SirJorj Jun 25, 2008 07:27 PM

Well, we are half of a week into raised temps and daily shots and I'm not seeing any difference yet. I got a Linksys monitoring camera so I can keep an eye on Annika while I'm at work. She spends most of her time moving around trying to find a way out. She occasionally takes a little rest, usually with her mouth open. Is there something more I should be doing or do I just need to be more patient? How long does it take to recover from RI? I am really concerned about all this heat and moving around after a couple months of no food. Maybe some mouse pinkies should be offered?

Also, DMong, you mentioned that you prefer under-the-tank heaters. What brand do you use and what kind of enclosures do you use?

thanks for the help!

jorj

Replies (13)

DMong Jun 25, 2008 09:18 PM

Well, from the time treatments start, it's going to take probably a week or so to really start to see any "real" difference I would think, but it really depends on many things, every situation is different, and every animal is different, this also greatly depends on the severety, which I suspect is pretty substancial as well from it's behavior and gaping. The snake as you could imagine is very uncomfortable.

**REQUIRED ACTION 1**:
In the forum thread, what did the poster set up to keep an eye on Annika while at work?
**REQUIRED ACTION 2**:
Quote the forum thread, starting with the words "SirJorj Jun 25, 2008" and ending after "for the help!".

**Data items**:

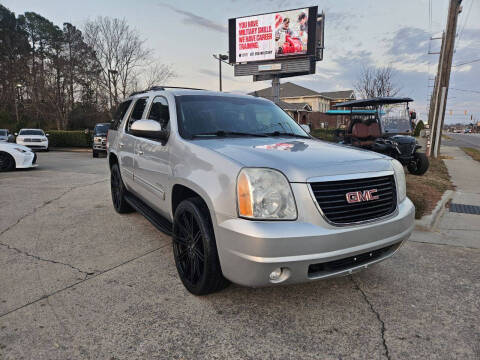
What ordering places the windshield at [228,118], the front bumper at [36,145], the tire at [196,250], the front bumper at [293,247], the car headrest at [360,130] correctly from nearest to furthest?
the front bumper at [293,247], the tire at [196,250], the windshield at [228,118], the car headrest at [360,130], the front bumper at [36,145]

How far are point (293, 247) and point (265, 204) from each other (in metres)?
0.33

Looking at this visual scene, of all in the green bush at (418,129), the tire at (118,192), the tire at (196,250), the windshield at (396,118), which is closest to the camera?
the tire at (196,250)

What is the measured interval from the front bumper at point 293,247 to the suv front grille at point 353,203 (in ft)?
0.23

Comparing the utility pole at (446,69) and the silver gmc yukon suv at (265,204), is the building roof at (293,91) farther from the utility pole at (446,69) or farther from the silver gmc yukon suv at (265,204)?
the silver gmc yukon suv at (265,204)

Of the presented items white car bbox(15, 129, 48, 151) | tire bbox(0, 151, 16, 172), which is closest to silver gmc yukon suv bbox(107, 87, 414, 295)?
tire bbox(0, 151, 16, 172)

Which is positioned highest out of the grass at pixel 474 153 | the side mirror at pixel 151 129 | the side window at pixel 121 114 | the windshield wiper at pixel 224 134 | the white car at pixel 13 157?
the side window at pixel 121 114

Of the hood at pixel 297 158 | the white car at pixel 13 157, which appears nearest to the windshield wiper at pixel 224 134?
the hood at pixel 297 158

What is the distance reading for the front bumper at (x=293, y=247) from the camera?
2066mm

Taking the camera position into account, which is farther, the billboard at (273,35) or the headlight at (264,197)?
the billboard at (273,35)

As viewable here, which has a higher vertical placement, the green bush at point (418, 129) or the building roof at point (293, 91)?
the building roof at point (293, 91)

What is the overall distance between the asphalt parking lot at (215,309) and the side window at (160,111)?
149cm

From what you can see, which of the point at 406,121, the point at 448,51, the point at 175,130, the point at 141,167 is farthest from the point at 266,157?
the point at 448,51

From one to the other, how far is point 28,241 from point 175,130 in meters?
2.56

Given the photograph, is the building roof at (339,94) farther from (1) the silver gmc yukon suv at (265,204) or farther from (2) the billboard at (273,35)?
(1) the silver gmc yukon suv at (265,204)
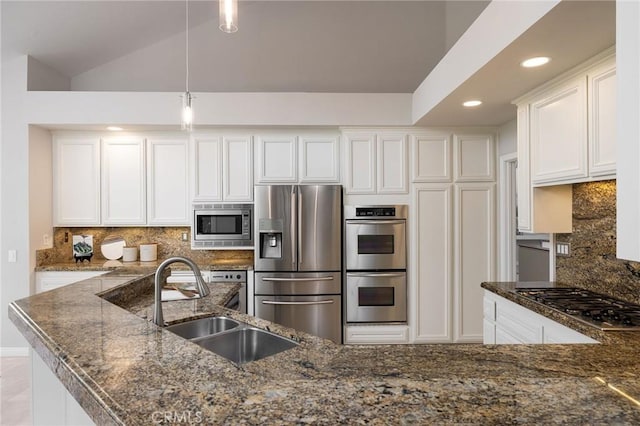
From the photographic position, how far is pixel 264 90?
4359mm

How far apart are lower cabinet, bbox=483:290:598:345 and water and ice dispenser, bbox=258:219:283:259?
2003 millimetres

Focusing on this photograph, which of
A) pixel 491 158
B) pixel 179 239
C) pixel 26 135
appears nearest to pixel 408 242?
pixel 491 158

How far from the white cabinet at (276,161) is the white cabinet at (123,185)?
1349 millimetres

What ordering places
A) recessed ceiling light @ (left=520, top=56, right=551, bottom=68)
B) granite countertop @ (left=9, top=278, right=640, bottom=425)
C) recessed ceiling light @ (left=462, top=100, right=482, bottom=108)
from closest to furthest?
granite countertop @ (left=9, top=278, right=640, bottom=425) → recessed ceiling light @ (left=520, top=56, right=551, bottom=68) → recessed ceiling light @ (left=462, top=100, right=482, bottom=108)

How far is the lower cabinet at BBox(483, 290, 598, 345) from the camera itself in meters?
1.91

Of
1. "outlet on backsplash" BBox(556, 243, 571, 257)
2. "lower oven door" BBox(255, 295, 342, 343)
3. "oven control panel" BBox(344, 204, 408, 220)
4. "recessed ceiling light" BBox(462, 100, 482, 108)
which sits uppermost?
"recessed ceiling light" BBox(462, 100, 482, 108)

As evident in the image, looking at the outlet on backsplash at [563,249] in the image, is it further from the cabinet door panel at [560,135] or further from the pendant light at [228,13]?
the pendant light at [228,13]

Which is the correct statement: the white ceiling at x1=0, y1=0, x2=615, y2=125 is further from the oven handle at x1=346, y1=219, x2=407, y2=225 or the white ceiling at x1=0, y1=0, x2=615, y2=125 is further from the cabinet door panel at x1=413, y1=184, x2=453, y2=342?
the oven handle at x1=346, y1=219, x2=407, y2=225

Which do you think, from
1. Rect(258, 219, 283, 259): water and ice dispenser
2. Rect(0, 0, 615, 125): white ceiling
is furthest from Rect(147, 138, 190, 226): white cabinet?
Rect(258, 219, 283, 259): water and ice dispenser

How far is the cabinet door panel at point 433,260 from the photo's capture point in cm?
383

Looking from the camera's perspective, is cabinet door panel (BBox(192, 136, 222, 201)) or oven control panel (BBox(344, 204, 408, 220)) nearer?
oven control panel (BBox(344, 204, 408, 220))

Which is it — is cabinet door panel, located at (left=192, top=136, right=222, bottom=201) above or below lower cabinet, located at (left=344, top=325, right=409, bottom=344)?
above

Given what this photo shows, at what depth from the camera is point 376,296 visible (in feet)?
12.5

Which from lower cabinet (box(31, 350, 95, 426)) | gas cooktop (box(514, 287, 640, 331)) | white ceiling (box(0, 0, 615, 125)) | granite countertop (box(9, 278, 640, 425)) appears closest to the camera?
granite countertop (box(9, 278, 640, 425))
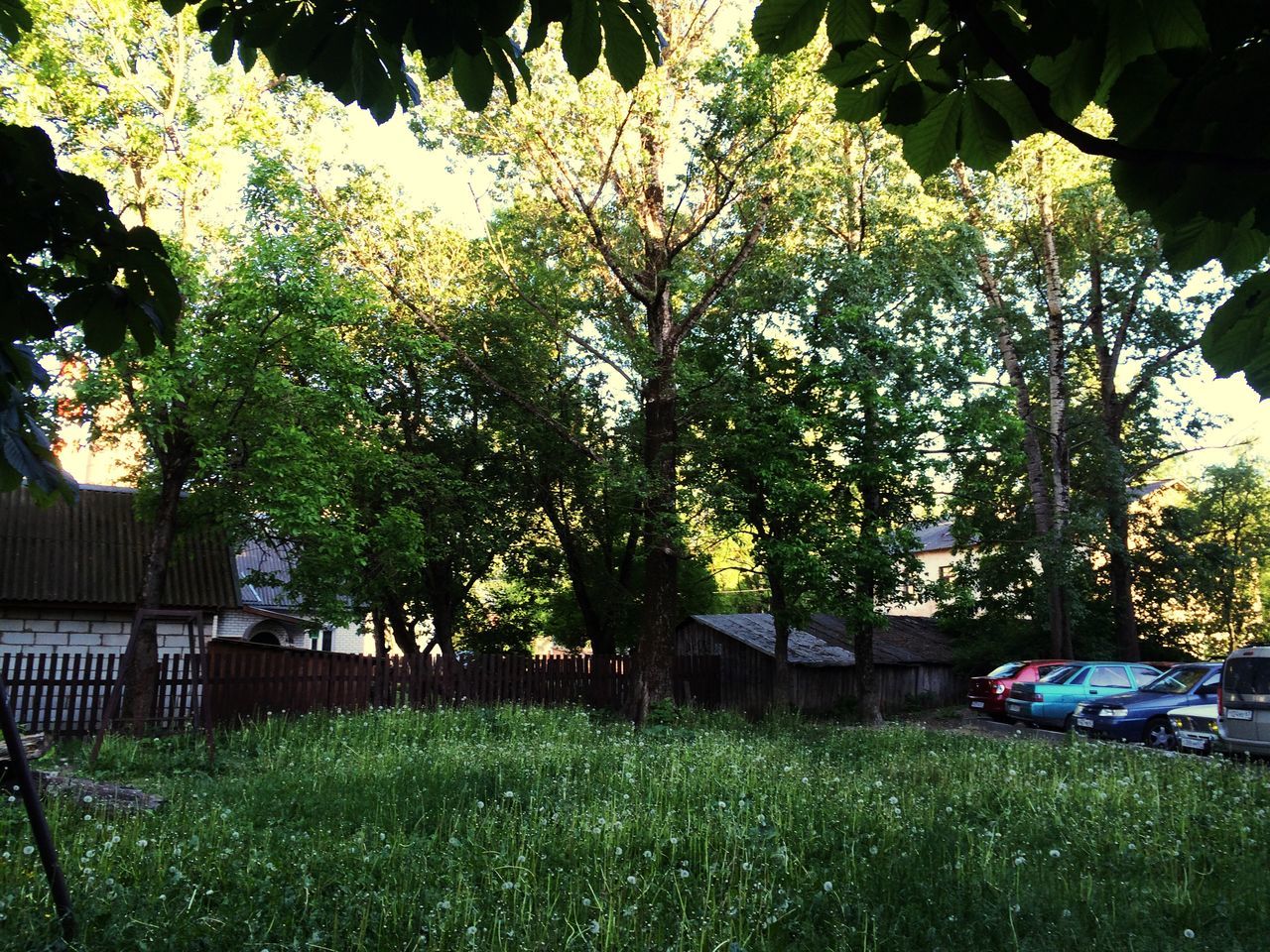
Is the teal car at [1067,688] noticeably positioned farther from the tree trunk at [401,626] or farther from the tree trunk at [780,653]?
--
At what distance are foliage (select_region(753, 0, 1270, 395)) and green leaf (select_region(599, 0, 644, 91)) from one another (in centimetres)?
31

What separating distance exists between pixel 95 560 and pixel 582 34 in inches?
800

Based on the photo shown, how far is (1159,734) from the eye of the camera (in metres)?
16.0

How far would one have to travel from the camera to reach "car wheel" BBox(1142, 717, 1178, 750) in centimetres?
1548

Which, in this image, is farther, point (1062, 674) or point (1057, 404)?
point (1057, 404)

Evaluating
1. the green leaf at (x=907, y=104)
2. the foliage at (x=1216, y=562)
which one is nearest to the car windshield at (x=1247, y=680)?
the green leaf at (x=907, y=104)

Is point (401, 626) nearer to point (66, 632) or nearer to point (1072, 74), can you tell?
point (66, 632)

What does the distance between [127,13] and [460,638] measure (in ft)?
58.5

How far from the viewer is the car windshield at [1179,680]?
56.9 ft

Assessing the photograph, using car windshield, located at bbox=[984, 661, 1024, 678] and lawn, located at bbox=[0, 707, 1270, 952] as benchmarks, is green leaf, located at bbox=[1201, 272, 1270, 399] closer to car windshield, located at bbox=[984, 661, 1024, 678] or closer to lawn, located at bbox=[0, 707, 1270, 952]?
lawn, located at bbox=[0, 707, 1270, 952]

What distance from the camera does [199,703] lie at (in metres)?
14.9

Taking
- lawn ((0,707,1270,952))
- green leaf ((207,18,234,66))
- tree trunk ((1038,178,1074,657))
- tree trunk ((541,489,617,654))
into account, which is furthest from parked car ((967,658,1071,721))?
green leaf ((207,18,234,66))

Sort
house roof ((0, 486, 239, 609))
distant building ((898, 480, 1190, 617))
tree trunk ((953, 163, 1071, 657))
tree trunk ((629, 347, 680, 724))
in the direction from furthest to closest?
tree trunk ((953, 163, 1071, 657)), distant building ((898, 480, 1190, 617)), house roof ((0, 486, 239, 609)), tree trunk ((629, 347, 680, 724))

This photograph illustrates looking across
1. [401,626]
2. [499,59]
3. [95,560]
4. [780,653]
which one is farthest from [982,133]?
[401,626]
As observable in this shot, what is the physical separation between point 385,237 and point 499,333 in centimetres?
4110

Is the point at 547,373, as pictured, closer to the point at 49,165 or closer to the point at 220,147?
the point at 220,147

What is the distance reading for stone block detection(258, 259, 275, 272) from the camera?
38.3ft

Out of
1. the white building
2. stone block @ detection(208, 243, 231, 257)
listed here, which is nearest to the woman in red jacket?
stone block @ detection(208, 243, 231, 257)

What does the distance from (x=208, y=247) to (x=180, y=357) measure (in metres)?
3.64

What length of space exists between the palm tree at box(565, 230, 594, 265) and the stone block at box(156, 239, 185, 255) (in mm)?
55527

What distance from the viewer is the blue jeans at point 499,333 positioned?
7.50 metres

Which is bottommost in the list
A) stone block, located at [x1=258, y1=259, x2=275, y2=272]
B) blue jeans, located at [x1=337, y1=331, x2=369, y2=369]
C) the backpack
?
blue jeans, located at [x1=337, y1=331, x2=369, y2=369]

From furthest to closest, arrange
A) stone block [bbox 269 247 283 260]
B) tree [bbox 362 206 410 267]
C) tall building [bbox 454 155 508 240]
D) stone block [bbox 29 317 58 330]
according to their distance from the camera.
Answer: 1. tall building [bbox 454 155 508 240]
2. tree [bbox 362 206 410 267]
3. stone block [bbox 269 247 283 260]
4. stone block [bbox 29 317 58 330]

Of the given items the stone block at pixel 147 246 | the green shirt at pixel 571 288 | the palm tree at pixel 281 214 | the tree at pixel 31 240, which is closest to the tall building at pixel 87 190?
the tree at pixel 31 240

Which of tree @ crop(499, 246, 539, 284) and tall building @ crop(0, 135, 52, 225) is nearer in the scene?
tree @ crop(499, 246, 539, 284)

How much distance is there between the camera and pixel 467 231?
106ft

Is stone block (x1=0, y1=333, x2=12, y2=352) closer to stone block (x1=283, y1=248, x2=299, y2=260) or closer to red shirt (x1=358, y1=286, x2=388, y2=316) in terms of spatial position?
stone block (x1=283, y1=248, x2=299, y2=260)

**WRITTEN REPLY 1**:
A Linksys monitoring camera.

**WRITTEN REPLY 2**:
SirJorj Jun 25, 2008 07:27 PM

Well, we are half of a week into raised temps and daily shots and I'm not seeing any difference yet. I got a Linksys monitoring camera so I can keep an eye on Annika while I'm at work. She spends most of her time moving around trying to find a way out. She occasionally takes a little rest, usually with her mouth open. Is there something more I should be doing or do I just need to be more patient? How long does it take to recover from RI? I am really concerned about all this heat and moving around after a couple months of no food. Maybe some mouse pinkies should be offered?

Also, DMong, you mentioned that you prefer under-the-tank heaters. What brand do you use and what kind of enclosures do you use?

thanks for the help!